Arlette Farge ne fait pas de critique à son ami-compagnon philsophe--en tant qu'historienne, et cela est assez surprenante, car les perspectives des deux disciplines restent loin de l'une et l'autre.
En vidant les contextes de leur force-en ne laissant que les mot concepts comme la violence, la discipline d'histoire n'offre pas d'outil à ceux qui la pratiquent. Oui, en ce qui concerne les violences de la guerre au XVIIIe siècle, Farge résume d'une manière générale ce qui s'est passé, à peu près au niveau d'un manuel de classe. Mais il est évident que quand l'historien monte vers les concepts aussi généraux que la violence, c'est à la philosophie qu'il est forcé d'appeler à son secours.

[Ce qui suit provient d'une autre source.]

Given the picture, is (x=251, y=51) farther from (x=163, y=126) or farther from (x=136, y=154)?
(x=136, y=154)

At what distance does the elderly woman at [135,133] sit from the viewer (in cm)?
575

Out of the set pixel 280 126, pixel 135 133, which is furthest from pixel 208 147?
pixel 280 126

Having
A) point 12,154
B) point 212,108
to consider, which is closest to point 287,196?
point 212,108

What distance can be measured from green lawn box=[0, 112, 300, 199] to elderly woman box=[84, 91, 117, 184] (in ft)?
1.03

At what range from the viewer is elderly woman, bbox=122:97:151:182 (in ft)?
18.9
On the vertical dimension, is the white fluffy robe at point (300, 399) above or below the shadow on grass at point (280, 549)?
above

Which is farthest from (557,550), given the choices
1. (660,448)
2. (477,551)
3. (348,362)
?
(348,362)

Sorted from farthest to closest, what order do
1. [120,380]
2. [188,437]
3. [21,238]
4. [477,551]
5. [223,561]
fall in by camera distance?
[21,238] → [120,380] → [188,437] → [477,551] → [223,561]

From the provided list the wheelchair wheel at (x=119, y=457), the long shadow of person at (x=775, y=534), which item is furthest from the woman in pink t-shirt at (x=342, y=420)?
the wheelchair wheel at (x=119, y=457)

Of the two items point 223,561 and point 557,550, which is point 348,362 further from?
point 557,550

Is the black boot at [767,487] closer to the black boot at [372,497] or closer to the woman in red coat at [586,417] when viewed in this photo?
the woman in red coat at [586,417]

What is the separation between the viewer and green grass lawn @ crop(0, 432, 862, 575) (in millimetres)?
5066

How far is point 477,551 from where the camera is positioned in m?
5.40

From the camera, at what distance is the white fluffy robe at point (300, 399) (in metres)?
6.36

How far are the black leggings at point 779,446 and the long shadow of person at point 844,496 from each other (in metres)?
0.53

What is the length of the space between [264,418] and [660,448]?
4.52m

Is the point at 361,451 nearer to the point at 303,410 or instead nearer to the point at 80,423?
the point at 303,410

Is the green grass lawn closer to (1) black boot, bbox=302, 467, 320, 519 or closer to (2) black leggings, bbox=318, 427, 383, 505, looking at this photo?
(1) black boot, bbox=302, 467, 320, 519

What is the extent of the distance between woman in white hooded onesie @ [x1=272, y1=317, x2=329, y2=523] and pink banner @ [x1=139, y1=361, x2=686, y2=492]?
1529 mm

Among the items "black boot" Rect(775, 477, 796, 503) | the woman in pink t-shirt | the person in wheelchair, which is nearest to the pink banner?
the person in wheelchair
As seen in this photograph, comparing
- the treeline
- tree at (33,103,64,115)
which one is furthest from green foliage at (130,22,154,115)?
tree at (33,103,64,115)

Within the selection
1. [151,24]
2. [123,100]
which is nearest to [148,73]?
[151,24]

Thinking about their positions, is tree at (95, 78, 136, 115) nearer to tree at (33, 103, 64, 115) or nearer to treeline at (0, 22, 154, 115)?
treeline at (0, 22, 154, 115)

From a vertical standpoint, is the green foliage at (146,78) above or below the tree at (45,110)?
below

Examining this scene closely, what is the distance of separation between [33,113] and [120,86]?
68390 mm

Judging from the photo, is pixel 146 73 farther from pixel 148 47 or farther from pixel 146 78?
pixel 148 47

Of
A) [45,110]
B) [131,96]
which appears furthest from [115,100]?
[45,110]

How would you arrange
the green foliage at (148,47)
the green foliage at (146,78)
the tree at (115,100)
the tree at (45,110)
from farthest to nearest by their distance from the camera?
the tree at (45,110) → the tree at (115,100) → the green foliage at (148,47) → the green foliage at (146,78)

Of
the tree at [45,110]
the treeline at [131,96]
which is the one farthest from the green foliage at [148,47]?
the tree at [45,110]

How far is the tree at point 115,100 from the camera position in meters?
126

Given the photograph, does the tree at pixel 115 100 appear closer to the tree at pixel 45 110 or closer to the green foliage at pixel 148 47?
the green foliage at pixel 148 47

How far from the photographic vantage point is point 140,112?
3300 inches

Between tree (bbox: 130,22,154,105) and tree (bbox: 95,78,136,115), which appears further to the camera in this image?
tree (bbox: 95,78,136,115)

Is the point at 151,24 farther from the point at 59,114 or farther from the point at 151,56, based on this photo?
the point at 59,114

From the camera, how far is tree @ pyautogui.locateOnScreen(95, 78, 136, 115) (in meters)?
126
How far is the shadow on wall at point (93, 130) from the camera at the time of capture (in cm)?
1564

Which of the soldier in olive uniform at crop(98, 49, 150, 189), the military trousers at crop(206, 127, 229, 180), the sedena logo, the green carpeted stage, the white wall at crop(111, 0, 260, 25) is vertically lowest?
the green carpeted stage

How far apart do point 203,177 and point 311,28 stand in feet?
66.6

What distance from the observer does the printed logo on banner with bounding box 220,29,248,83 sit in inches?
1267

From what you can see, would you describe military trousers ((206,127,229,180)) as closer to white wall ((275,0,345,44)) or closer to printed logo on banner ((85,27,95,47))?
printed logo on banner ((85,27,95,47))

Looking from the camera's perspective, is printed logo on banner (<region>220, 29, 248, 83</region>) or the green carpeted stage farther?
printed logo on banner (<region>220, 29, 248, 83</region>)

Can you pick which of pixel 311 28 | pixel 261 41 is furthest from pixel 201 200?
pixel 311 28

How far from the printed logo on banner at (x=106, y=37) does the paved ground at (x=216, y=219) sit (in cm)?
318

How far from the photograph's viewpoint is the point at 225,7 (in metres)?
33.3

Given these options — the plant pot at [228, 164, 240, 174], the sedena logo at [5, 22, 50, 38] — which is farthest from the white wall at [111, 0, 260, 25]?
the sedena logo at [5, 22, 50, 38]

Bien sûr, Farge questionne les rapports entre les mots et les choses--mais encore, les outils de l'historien sont laissés à leur état neuf. Entre parenthèse, le mot souffrance au XVIIIe siècle faisait plutôt partie du vocabulaire d'opéra sur les effets de l'amour, qu'autre choses. Le mot misère signifiait bien avant les gravures de Jacques Callot tout ce que veut dire Arlette Farge par le mot souffrance. Il serait intéressant de réflichir sur ce 'shift' sémantique de misère à la souffrance; il y a peut-être une certaine laïcisation, qui sait?
Etonnant aussi est est le refus d'Arlette Farge de mettre les réserves sur les analyses des rapports entre le masculin et le féminin faites par Françoise Héritier. Reconnaître la grande valeur des recherches, et la logique, enfin le mérite du livre, et dire qu'on n'est pas d'accord, suivi par aucun débat, me dépasse .Incompréhensible aussi est le fait qu'Arlette Farge ne résume même pas le livre d'Héritier, donc le lecteur n'a rien sur lequel il peut accrocher. Affirmer que "la différence des sexes est une expérimention, non une fatalité" (p. l33) est plutôt une profession de foi qu'autre chose. Et, ce n'est pas que je suis contre les professions de foi--pas du tout--mais il doit y avoir autre chose.
Vivre à la fin du XXe siècle, croyant toujours dans le progrès (là,
elle ne le dit pas, mais par sa rigueur de ne vouloir étudier que le
changement ou empêchement du changement, son choix est clair) et fidèle
à un programme qui n'a jamais trouvé des réponses pour certains aspects
de la vie sociale, Farge se trouve angoissée en profondeur, et ne
sachant pas pourquoi. Les philosophes des lumières ont un bout de chemin
à faire, et les historiens qui les suivent aussi.